━━ Text passage ━━

Launch a live server to run all of these notebooks live using binder
The material here is a compilation of concepts, practices, and tools that I've found useful for doing data analysis in Python. Most of it relates to writing code but some is about basic project structure and tools. While Python is a flexible and powerful open-source programming language, data analysis can be difficult to do with only the built-in functions. Many of the tools I'll cover here are packages that provide additional functionality for numeric computation, data import/export, data manipulation, and visualization.
Excel is easy because it only requires double-clicking on a file to open it and start working. We have to do some more work to get started working in Python but it will be worth the extra effort.
If you haven't already done so, download and install the Anaconda distribution of Python 3.6. Anaconda provides a base installation with most packages needed for data analysis and a few extra useful tools. If you don't already have a preferred text editor you can use Spyder, which comes with the Anaconda installation.
If you already have Python 3.6 and don't want the whole Ananconda installation go ahead and just download/install Miniconda. Installation instructions are here.

━━━

Update the Python data analysis introduction by writing out the span that begins at "Launch a live" and stops after "the extra effort.", with "Excel" replaced by "LibreOffice Calc" throughout.

━━ Dataset extract ━━

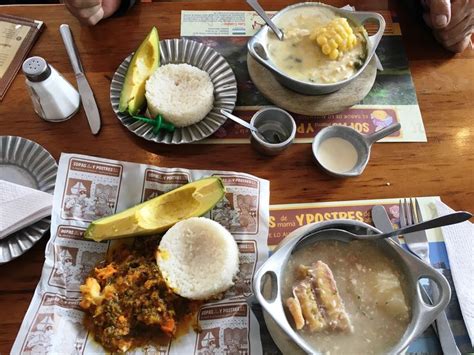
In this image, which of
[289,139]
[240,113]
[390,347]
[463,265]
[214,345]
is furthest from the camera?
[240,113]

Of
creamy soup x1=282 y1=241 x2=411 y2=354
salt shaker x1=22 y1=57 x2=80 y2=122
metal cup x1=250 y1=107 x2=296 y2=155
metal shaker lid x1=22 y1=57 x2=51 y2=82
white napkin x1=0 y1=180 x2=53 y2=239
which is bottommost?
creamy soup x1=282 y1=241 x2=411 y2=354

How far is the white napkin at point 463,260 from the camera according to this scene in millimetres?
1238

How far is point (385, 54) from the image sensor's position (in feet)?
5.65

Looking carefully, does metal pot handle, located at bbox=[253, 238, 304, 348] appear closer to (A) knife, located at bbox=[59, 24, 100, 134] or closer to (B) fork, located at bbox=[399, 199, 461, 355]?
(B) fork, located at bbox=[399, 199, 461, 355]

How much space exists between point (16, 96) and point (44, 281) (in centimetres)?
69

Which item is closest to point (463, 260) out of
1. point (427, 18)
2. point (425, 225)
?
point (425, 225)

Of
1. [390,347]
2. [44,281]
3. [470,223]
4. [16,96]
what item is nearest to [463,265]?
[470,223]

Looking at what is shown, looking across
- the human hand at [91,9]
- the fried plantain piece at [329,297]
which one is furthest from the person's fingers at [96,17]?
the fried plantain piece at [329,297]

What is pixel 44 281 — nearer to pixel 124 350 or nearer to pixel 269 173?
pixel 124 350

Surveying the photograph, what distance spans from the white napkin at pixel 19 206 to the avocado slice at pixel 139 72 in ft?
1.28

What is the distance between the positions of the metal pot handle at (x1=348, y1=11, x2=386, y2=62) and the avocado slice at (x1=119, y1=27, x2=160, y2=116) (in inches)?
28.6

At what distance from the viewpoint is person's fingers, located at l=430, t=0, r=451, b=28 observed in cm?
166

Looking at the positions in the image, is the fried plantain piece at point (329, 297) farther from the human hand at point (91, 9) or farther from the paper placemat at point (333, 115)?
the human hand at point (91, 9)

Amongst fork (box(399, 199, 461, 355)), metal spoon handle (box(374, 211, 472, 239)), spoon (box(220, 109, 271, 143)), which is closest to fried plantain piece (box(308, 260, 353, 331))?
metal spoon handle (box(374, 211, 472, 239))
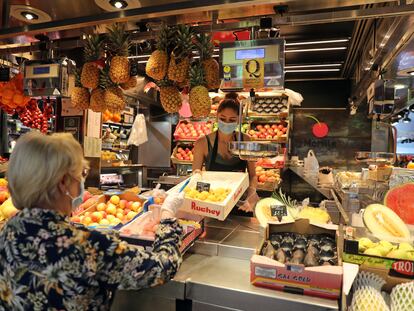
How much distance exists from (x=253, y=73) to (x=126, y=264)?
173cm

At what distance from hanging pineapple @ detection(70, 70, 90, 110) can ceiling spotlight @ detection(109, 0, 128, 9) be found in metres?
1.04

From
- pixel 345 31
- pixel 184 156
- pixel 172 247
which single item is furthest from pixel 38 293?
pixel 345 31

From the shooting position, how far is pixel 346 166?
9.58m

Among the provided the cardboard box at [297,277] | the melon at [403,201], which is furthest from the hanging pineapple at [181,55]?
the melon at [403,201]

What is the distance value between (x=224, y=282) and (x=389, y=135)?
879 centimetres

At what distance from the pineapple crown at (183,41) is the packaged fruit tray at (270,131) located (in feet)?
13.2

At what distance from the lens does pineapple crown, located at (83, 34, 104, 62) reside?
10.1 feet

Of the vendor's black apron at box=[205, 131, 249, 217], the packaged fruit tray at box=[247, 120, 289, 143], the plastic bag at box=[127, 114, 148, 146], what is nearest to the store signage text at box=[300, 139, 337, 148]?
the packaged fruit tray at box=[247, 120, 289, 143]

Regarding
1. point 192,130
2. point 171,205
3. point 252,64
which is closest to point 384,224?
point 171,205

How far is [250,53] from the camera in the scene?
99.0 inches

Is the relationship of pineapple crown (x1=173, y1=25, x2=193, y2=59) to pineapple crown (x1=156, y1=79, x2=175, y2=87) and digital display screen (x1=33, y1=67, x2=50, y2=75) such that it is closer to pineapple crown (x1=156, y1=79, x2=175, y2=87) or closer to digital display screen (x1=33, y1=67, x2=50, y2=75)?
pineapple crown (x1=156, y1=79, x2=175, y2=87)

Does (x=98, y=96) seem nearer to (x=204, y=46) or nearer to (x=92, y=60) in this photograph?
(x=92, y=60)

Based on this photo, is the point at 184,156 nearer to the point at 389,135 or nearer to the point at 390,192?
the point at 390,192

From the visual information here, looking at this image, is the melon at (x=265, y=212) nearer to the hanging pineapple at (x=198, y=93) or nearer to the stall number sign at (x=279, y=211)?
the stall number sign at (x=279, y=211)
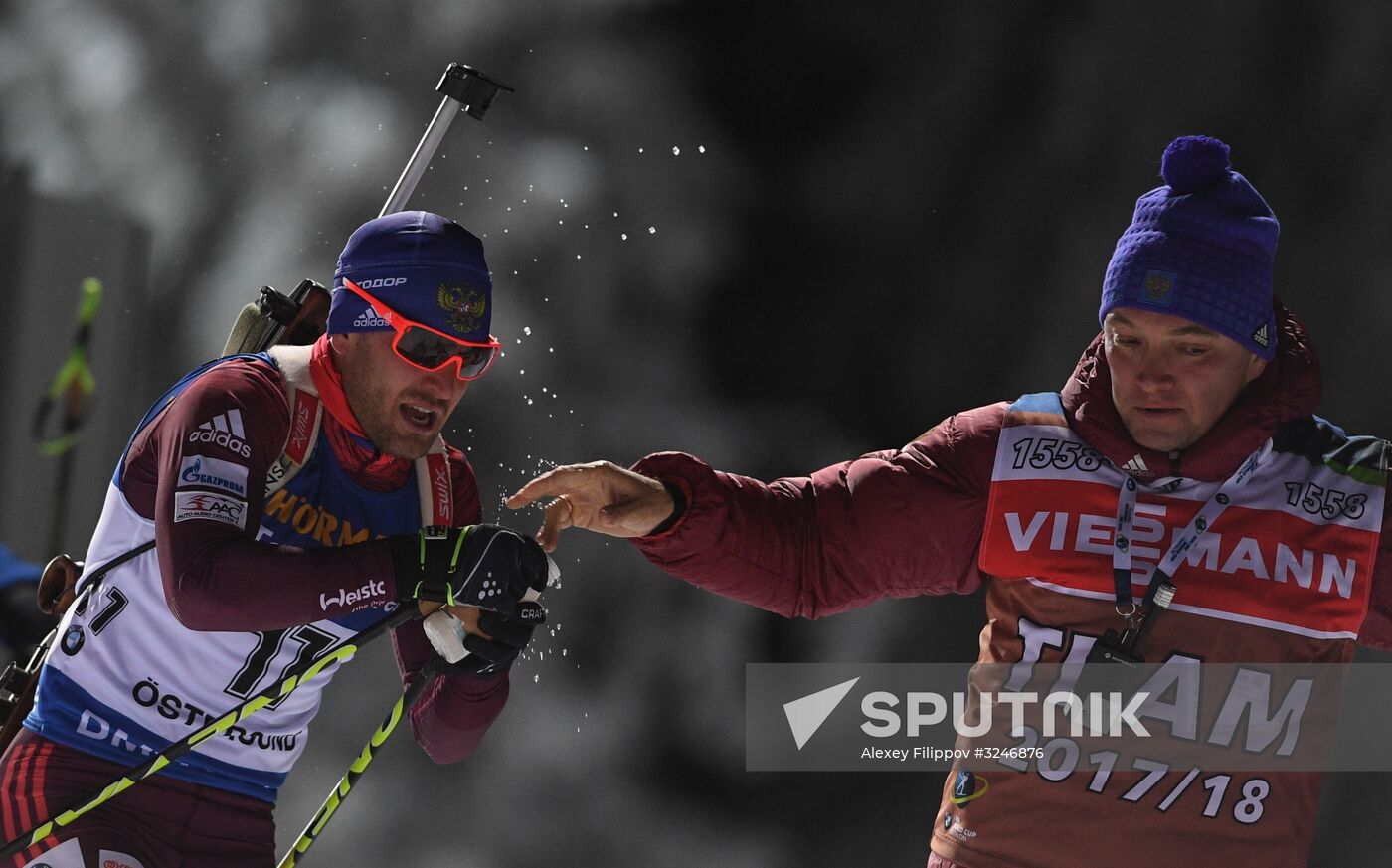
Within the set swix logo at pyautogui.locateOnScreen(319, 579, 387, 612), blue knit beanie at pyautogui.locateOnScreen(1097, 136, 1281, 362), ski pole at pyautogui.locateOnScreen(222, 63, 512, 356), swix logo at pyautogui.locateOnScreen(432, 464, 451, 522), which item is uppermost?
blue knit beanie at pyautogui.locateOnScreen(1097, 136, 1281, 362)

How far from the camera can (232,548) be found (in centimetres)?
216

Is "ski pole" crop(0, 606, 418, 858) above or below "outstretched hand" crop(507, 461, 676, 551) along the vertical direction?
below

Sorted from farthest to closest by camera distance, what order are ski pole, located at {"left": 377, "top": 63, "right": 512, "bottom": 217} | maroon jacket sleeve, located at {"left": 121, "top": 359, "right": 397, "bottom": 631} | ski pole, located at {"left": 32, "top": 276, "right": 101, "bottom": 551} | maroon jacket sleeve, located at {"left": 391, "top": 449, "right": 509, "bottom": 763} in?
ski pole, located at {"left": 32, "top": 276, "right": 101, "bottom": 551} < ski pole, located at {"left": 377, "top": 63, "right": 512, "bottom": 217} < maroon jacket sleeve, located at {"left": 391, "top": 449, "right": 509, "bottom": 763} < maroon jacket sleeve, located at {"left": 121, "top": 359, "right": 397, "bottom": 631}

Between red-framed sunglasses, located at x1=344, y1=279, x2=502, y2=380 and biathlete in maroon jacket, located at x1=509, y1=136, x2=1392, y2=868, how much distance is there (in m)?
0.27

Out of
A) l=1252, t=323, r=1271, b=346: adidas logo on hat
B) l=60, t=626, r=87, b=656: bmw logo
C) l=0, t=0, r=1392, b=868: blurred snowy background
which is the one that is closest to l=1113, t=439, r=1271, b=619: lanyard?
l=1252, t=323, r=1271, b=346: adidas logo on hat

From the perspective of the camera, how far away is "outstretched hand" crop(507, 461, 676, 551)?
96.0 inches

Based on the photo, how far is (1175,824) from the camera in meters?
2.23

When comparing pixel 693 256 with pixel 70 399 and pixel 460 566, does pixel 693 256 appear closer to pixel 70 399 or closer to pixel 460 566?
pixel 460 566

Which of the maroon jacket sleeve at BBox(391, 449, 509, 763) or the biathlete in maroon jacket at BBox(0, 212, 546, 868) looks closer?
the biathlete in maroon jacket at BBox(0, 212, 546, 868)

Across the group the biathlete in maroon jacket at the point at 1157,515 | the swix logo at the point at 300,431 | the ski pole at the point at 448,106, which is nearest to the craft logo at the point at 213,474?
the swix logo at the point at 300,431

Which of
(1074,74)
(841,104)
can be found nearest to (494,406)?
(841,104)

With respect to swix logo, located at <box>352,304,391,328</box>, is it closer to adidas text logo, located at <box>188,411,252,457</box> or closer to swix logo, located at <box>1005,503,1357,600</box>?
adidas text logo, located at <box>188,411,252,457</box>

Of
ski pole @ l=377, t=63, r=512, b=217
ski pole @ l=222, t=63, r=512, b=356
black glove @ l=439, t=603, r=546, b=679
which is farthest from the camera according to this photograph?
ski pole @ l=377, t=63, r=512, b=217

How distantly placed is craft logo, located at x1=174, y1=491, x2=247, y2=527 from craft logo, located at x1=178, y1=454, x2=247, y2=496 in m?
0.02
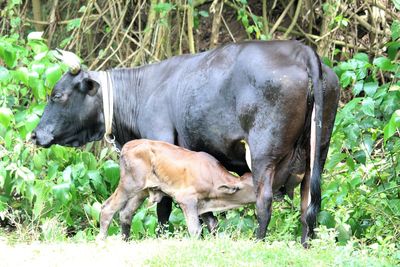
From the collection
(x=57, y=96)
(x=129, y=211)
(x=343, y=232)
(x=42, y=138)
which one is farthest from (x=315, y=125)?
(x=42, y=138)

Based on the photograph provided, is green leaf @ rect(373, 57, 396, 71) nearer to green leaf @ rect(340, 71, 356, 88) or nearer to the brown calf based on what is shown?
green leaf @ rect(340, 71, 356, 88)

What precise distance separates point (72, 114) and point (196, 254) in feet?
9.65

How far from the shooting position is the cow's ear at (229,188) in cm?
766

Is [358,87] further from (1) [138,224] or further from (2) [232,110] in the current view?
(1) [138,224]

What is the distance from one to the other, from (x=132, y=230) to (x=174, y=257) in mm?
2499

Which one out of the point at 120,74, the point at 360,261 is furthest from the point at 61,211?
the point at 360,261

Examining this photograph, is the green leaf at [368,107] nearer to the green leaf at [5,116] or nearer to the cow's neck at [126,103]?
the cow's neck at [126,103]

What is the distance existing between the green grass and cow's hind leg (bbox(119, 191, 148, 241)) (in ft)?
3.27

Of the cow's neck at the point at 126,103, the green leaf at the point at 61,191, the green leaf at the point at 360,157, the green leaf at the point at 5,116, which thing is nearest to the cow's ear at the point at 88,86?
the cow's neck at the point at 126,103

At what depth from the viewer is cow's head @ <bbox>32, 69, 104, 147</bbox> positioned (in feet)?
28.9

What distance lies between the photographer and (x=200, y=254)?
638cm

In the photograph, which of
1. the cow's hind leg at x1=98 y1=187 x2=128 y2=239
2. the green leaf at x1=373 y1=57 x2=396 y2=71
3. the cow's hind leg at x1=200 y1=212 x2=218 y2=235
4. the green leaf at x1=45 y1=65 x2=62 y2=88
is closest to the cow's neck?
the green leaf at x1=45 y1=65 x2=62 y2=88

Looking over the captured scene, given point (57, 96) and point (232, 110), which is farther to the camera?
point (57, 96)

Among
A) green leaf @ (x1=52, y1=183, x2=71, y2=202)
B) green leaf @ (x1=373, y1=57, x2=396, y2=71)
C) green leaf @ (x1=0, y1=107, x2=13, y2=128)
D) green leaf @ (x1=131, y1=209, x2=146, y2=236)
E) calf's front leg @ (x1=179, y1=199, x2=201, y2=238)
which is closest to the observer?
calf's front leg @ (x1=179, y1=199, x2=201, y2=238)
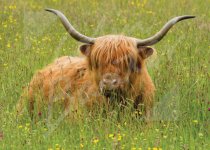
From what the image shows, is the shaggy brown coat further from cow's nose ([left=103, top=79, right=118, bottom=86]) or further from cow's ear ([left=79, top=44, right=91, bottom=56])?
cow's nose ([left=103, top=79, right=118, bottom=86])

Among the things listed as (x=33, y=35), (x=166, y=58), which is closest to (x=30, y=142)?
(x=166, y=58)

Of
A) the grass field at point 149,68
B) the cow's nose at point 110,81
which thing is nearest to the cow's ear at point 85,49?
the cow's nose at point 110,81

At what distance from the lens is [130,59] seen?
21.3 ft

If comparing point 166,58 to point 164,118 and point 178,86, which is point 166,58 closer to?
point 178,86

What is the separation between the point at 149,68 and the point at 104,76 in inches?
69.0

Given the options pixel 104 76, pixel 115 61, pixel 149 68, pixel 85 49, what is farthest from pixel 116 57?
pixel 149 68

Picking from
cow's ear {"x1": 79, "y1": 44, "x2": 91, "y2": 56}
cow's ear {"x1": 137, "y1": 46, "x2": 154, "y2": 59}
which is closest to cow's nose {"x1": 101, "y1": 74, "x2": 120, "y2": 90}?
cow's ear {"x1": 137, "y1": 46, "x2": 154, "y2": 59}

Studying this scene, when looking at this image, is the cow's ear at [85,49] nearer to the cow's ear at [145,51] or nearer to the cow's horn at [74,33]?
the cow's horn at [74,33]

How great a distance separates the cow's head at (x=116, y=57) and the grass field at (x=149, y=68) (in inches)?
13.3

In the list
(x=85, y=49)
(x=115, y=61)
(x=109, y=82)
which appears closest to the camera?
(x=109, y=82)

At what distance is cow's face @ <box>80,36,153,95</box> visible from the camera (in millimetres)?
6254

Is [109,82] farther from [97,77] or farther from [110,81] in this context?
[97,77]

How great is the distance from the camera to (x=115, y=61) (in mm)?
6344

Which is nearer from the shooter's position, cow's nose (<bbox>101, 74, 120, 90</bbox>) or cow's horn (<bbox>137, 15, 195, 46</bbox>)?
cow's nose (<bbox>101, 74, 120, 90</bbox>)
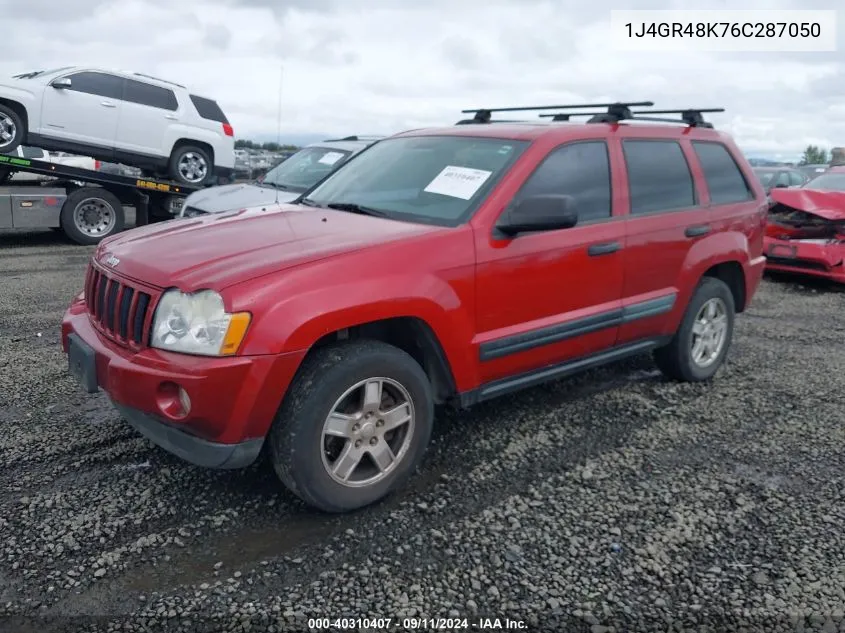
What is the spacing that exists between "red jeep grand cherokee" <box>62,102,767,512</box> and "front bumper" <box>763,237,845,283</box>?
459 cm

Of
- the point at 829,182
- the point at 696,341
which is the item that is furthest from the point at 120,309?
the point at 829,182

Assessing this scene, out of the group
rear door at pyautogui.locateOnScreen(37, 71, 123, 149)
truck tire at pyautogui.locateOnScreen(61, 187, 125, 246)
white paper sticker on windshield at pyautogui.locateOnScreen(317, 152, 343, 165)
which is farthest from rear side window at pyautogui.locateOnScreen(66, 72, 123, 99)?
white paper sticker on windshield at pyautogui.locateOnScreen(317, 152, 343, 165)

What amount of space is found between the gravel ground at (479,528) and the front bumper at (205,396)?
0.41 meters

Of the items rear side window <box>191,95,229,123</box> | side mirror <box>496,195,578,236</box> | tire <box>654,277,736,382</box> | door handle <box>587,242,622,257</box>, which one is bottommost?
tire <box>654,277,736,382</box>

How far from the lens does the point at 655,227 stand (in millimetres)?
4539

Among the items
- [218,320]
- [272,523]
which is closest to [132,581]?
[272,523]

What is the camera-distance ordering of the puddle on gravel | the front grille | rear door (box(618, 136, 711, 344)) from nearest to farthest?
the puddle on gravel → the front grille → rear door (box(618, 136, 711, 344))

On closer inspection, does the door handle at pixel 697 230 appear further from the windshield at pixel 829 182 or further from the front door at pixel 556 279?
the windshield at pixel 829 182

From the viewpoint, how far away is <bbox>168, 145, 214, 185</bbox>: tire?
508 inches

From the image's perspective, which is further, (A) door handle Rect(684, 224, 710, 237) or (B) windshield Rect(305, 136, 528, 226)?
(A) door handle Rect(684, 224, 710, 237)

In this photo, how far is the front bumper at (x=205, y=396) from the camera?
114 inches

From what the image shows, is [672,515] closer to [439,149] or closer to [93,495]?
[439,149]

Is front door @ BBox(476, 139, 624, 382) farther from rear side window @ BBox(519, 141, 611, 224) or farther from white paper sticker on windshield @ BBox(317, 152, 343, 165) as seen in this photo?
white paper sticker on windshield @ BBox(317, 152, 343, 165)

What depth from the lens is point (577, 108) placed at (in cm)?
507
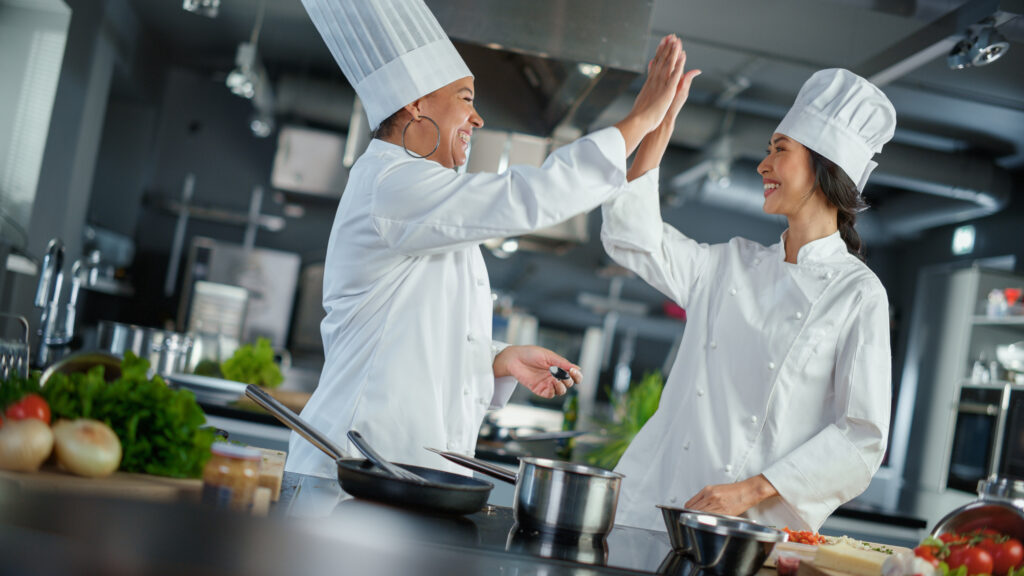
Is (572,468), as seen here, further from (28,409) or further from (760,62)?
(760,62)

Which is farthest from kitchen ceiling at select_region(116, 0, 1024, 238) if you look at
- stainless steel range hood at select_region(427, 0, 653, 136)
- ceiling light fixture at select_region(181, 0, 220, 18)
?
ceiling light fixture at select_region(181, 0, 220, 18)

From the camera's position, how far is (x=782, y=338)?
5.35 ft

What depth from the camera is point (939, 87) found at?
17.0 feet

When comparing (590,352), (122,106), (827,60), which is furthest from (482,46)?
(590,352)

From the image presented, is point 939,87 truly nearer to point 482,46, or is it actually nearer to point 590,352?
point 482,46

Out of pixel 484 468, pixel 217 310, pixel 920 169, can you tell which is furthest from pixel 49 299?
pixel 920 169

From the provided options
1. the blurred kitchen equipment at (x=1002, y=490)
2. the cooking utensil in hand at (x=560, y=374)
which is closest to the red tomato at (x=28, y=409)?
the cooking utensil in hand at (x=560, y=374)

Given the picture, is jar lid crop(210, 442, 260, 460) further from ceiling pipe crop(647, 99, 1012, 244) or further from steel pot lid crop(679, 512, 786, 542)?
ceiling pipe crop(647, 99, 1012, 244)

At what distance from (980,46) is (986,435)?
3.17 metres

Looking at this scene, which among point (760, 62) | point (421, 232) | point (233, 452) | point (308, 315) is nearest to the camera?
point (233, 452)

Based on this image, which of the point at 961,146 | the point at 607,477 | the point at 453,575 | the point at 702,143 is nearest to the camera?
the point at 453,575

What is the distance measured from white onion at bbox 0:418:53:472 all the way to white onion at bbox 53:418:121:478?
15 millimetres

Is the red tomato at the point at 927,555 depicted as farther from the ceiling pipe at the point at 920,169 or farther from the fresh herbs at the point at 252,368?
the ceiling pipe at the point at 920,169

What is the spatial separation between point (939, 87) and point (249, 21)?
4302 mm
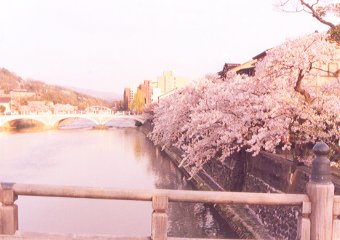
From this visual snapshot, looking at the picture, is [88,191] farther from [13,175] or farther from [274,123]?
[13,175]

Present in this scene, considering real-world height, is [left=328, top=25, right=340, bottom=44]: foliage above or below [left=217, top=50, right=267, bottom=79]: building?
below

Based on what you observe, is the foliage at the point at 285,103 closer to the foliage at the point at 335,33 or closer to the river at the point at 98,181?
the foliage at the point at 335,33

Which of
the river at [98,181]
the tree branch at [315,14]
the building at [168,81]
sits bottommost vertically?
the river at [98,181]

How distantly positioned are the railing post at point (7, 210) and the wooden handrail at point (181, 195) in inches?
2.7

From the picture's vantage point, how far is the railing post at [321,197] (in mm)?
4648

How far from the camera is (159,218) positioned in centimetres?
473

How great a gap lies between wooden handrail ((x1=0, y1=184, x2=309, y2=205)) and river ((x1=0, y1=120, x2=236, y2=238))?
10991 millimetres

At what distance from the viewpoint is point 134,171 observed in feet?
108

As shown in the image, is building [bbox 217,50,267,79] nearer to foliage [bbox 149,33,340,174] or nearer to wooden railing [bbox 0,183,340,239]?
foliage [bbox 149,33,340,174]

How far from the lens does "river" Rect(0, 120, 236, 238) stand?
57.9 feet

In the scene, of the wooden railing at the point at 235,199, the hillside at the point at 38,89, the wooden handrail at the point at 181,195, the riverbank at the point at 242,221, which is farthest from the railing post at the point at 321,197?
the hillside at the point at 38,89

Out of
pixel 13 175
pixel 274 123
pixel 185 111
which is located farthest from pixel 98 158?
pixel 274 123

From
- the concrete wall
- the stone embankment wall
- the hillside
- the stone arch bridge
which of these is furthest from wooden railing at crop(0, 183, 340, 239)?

━━━

**Full answer**
Launch a live server to run all of these notebooks live using binder
The material here is a compilation of concepts, practices, and tools that I've found useful for doing data analysis in Python. Most of it relates to writing code but some is about basic project structure and tools. While Python is a flexible and powerful open-source programming language, data analysis can be difficult to do with only the built-in functions. Many of the tools I'll cover here are packages that provide additional functionality for numeric computation, data import/export, data manipulation, and visualization.
LibreOffice Calc is easy because it only requires double-clicking on a file to open it and start working. We have to do some more work to get started working in Python but it will be worth the extra effort.